If she have brought up children.—This title to honour must be understood quite in a general sense. It must not, of course, be supposed that St. Paul deemed it necessary to exclude from the order of presbyteral widows the childless mothers. Only the candidate for admission must be well known as one who loves children, and would be ready and willing gladly to discharge any public duties to the little orphan ones of the flock who might be intrusted to her care.

If she have lodged strangers.—If, even in a comparatively humble state, she have been always mindful of the sacred rites of hospitality, a virtue perhaps even more valued in the East than in the more reserved Western countries. In the early days of the new faith, the readiness to entertain and welcome Christian strangers seems to have been an especial characteristic of believers in Jesus of Nazareth.
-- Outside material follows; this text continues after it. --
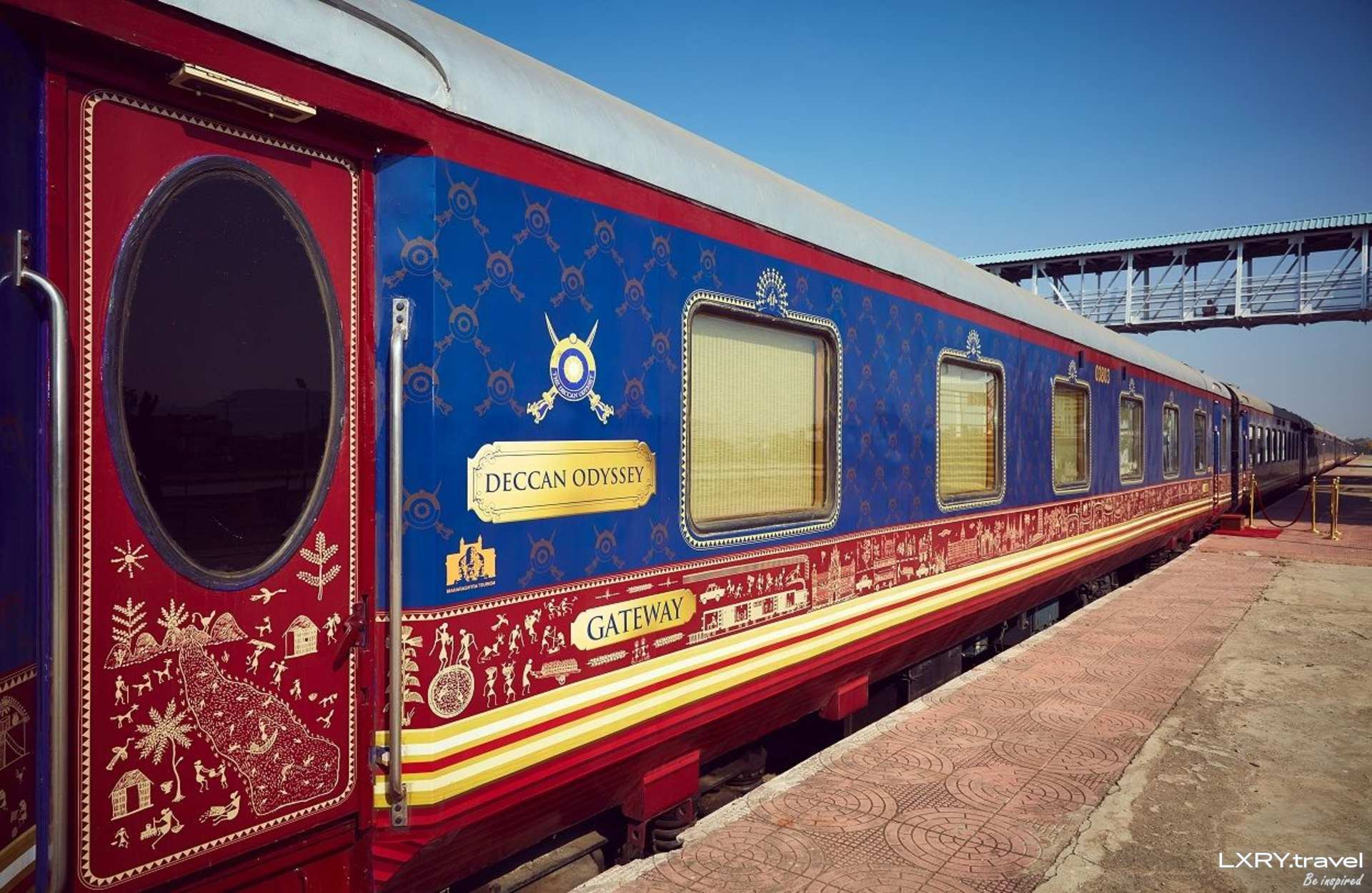 Deccan Odyssey - Luxury Train Travel in India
If she have washed the saints’ feet.—Not perhaps to be understood literally, though the act of the Lord on the night before the Cross had invested this act of common hospitality with a peculiar halo of love and devotion. The woman who was to be admitted into the fellowship of this honoured order must be well known as one who had never shrunk from any act of devoted love, however painful or seemingly degrading.

If she have relieved the afflicted.—Not merely, or even chiefly, by alms, but by all kindly and sisterly encouragement: ever ready to mourn with those that mourn, deeming none too low or too degraded for her friendship, none out of the reach of her sisterly help and counsel.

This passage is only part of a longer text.